The reduction kinetics of the mutants K354M and D124N of the Paracoccus denitrificans cytochrome oxidase (heme aa3) by ruthenium hexamine was investigated by stopped-flow spectrophotometry in the absence/presence of NO. Quick heme a reduction precedes the biphasic heme a3 reduction, which is extremely slow in the K354M mutant (k1 = 0.09 ± 0.01 s-1; k2 = 0.005 ± 0.001 s-1) but much faster in the D124N aa3 (k1 = 21 ± 6 s-1; k2 = 2.2 ± 0.5 s-1). NO causes a very large increase (>100-fold) in the rate constant of heme a3 reduction in the K354M mutant but only a ~5-fold increase in the D124N mutant. The K354M enzyme reacts rapidly with O2 when fully reduced but is essentially inactive in turnover; thus, it was proposed that impaired reduction of the active site is the cause of activity loss. Since at saturating [NO], heme a3 reduction is ~100-fold faster than the extremely low turnover rate, we conclude that, contrary to O2, NO can react not only with the two-electron but also with the single-electron reduced active site. This mechanism would account for the efficient inhibition of cytochrome oxidase activity by NO in the wild-type enzyme, both from P. denitrificans and from beef heart. Results also suggest that the H+-conducting K pathway, but not the D pathway, controls the kinetics of the single-electron reduction of the active site.

    INTRODUCTION
TOP
ABSTRACT
INTRODUCTION
EXPERIMENTAL PROCEDURES
RESULTS
DISCUSSION
REFERENCES

Cytochrome c oxidase (CcOX)1 contains a bimetallic active site (heme a3-CuB) where O2 is reduced to H2O. This exergonic reaction is coupled to an active translocation of protons, generating a proton-motive force used for ATP synthesis (see Refs. 1 and 2 for reviews). Complete reduction of the heme a3-CuB center, a prerequisite for the reaction with O2, occurs via intramolecular electron transfer from heme a, which in turn is reduced by CuA, the metal center accepting electrons from cytochrome c. Protons (both scalar and vectorial) are made available in situ via two putative H+-conducting pathways, identified in the crystallographic structure (3, 4). These pathways, called K and D from the residues Lys-3542 and Asp-124 of subunit I, play different roles in the mechanism, as extensively investigated by site-directed mutagenesis (see Refs. 1, 2, and 5 for reviews).

The catalytic cycle of cytochrome c oxidase can be divided into a reductive and an oxidative part.

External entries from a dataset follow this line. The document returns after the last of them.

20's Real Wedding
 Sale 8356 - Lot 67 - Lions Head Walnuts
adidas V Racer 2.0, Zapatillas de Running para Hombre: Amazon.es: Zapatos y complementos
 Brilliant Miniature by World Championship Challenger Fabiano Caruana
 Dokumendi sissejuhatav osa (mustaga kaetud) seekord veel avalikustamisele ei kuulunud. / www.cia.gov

In the reductive part, two electrons are sequentially transferred to the fully oxidized heme a3-CuB center called O, yielding the two-electron reduced site R via a single-electron reduced intermediate E. In the oxidative part, upon reaction with O2, R restores the fully oxidized enzyme O, by populating the O2 intermediates P and F (depending on the redox state of heme a, two different P intermediates are formed, called PM and PR). The idea that the O right-arrow R process is the rate-determining step in the overall catalytic cycle is gaining further support (6-8).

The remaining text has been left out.